WHAT TO WORK ON: Quote the lines of the data below verbatim, beginning at the line that contains "At what distance from" and ending at the last line, both included, and excluding pictures.
--*--
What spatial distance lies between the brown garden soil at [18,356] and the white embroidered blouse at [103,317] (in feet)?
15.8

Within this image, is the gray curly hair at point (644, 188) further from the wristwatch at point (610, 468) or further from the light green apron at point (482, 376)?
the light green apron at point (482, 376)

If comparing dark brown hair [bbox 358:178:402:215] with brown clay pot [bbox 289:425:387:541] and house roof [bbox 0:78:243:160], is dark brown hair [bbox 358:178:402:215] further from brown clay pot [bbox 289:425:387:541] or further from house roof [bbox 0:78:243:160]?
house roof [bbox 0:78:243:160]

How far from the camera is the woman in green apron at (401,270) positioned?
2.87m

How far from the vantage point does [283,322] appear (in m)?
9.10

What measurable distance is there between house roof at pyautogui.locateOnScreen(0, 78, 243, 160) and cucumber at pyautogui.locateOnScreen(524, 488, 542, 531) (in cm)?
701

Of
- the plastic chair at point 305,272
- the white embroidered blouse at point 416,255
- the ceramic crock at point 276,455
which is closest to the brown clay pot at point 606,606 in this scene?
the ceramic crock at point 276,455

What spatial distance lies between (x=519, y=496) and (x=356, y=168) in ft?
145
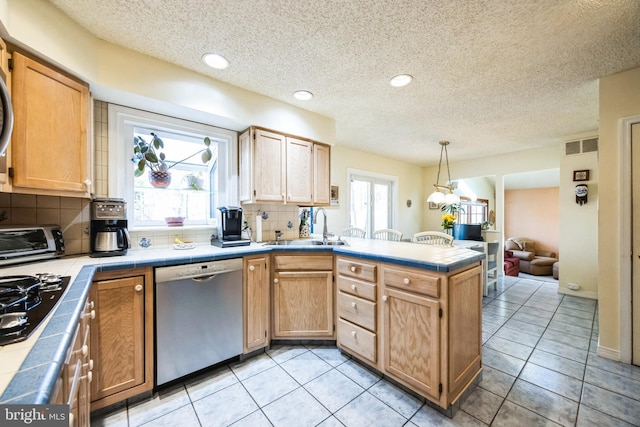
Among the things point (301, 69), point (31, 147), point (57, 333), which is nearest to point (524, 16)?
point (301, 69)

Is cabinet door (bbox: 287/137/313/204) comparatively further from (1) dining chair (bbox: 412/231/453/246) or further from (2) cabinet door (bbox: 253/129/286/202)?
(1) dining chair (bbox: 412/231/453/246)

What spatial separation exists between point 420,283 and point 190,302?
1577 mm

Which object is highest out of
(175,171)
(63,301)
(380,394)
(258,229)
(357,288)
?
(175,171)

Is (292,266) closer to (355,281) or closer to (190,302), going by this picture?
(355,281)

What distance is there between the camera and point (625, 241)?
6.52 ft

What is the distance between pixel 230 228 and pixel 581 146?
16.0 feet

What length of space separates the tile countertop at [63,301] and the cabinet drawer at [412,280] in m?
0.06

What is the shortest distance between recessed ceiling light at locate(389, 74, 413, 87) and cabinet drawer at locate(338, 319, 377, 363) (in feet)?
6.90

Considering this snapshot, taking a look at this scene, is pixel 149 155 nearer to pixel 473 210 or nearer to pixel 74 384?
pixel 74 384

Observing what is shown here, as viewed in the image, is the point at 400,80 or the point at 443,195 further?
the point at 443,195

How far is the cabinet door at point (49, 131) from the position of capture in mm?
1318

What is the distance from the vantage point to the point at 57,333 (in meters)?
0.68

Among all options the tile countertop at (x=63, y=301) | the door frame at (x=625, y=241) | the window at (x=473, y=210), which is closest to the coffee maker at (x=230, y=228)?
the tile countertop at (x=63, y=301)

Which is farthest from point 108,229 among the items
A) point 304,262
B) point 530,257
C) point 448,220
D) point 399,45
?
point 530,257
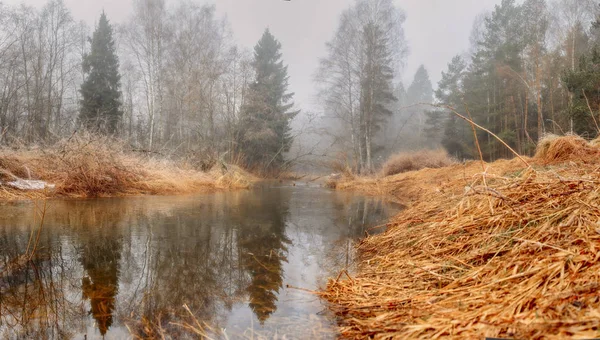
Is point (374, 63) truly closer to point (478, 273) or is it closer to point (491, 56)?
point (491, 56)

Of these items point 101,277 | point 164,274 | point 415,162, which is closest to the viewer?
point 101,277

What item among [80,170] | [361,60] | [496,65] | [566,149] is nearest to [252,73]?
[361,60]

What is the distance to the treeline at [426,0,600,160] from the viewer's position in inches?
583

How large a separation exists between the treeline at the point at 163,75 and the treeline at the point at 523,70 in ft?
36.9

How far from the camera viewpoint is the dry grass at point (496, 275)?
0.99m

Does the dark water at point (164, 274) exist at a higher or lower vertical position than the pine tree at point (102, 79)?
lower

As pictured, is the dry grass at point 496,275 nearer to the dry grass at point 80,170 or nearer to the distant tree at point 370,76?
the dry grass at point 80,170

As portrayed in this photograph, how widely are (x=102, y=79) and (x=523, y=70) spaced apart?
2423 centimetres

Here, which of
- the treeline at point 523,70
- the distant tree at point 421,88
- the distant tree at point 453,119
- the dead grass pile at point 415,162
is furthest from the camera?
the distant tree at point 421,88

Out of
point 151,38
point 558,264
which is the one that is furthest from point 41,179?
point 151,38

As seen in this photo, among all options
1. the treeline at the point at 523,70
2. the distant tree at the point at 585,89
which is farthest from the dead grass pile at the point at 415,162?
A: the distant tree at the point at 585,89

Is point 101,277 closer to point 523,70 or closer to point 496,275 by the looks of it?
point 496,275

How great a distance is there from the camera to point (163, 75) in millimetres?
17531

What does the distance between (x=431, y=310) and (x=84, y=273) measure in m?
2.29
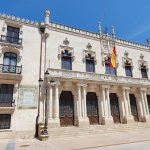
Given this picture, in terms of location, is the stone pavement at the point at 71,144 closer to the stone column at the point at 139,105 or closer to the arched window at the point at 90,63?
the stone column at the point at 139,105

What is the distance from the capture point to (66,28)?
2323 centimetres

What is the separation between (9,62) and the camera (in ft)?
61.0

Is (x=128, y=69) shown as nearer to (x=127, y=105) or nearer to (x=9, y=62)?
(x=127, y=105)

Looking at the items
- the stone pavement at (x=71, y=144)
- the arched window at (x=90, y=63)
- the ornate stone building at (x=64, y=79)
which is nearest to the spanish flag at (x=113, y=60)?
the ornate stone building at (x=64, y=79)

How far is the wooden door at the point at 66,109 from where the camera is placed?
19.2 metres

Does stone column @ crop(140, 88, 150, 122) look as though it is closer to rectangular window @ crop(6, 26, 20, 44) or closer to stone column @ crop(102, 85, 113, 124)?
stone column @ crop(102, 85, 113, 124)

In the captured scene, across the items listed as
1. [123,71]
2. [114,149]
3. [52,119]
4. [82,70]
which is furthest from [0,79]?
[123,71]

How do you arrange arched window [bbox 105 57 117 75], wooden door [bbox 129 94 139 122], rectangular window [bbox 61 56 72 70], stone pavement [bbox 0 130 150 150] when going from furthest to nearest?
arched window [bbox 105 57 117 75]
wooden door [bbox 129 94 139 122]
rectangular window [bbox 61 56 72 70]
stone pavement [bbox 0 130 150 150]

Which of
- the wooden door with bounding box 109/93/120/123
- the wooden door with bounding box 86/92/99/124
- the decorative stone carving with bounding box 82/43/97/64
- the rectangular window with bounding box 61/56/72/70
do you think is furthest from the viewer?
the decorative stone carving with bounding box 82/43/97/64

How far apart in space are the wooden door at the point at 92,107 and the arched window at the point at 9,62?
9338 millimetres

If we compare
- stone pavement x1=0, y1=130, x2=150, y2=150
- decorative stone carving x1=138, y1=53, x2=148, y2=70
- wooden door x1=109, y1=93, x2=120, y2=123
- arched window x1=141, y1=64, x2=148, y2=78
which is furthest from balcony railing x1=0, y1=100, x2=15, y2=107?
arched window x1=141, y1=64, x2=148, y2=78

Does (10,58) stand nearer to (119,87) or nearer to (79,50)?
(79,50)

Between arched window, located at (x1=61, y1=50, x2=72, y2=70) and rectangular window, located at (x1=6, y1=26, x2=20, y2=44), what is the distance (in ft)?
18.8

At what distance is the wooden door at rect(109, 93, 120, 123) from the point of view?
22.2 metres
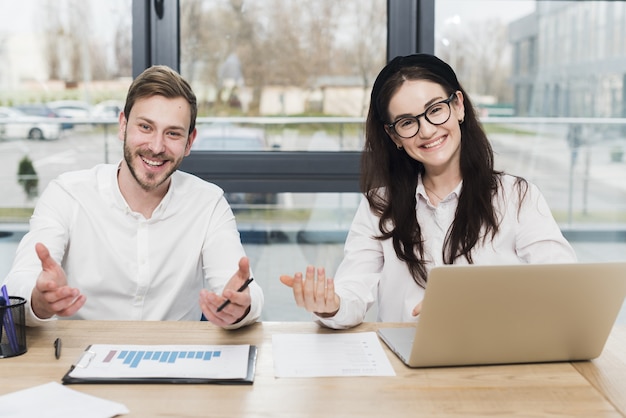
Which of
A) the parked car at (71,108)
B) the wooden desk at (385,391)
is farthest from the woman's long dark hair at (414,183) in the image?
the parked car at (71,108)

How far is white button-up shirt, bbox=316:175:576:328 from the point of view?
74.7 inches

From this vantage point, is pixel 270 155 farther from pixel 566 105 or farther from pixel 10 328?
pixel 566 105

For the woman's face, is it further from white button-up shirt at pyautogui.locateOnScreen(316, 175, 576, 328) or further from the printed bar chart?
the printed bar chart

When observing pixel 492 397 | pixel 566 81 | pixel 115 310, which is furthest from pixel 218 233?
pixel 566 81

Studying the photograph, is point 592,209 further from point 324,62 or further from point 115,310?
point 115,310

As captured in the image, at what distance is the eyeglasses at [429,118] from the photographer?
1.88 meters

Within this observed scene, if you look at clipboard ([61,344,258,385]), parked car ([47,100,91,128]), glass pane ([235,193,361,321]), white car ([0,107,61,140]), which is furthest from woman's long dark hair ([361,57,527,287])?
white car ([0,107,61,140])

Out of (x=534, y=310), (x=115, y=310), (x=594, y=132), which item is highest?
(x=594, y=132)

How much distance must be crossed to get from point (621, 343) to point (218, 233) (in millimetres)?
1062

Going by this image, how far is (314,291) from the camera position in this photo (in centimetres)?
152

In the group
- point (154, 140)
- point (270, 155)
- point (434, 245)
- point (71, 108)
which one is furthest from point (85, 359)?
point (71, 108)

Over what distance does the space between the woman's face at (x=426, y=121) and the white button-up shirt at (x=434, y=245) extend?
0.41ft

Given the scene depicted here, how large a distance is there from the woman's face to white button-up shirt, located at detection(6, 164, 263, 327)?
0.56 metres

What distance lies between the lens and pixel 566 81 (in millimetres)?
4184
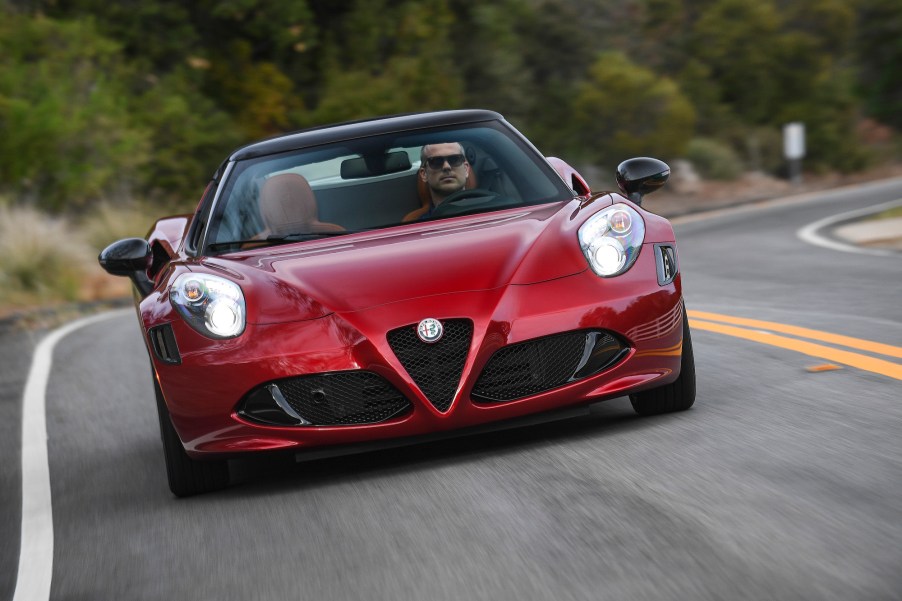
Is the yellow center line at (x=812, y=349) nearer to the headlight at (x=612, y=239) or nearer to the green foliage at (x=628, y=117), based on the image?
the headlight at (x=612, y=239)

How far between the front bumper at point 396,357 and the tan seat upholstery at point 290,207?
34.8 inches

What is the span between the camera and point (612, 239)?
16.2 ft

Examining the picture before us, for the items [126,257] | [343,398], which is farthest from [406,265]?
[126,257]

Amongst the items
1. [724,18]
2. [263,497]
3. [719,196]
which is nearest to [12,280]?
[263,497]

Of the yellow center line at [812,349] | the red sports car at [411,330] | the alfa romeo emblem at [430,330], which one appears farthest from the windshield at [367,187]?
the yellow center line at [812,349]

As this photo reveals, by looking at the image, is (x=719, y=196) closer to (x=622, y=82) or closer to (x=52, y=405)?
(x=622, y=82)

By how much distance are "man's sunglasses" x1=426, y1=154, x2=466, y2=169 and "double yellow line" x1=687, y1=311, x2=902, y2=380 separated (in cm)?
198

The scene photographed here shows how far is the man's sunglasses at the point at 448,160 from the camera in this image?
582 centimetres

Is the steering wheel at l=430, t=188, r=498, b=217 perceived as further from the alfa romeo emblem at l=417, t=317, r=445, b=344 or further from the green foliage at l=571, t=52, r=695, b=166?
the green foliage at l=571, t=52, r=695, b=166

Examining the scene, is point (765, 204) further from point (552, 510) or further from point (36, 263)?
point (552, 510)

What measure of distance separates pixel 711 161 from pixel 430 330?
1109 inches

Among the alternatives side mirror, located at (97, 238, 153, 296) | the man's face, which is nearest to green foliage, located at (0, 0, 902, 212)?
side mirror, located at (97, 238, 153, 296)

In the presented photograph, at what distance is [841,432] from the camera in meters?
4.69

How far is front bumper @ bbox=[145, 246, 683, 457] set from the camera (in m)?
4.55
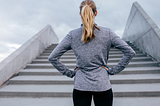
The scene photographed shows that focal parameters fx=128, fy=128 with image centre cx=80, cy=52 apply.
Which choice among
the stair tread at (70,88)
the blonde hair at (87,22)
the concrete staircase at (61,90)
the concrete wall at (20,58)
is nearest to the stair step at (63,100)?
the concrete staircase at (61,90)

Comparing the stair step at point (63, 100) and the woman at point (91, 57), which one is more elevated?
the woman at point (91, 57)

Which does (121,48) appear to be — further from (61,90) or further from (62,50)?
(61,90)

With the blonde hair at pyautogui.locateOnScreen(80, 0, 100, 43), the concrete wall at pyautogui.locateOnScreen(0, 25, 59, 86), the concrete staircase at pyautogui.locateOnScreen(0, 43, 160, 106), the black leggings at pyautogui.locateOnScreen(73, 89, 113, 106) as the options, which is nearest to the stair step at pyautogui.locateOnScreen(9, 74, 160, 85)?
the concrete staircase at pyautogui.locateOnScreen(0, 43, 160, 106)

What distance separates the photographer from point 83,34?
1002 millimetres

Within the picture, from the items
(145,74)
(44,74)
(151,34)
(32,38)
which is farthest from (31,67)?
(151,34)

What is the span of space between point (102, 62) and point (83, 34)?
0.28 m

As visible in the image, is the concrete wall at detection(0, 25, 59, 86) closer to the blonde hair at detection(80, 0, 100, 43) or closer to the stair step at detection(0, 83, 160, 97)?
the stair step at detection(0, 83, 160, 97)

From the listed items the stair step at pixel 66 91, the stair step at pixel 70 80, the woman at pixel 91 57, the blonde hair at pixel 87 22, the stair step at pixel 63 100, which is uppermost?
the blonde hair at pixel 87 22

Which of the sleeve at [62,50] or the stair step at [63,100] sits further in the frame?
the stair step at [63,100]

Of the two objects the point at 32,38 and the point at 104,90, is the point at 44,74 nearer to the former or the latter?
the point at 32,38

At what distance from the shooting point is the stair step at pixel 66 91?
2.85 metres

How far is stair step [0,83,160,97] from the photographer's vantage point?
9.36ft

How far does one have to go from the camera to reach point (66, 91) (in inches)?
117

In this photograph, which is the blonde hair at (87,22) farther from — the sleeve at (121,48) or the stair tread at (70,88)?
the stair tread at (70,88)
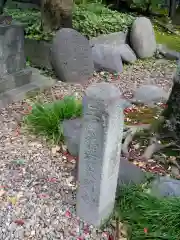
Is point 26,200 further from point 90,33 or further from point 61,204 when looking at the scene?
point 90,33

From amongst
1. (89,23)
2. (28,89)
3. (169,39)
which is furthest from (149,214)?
--*--
WRITTEN SOLUTION:
At what distance from the shooting point is the stair step at pixel 66 91?
2.85 metres

How far is stair step [0,83,160,97] from the photographer's vantage point?
9.36ft

How far does one have to go from the camera to reach point (66, 91) (in inches)?
117

In this photograph, which is the blonde hair at (87,22) farther from — the sleeve at (121,48) or the stair tread at (70,88)?
the stair tread at (70,88)
Is point 26,200 further from point 90,33 or further from point 61,204 when looking at the scene?
point 90,33

From amongst
1. (89,23)
2. (28,89)
3. (169,39)
which is furthest from (149,214)?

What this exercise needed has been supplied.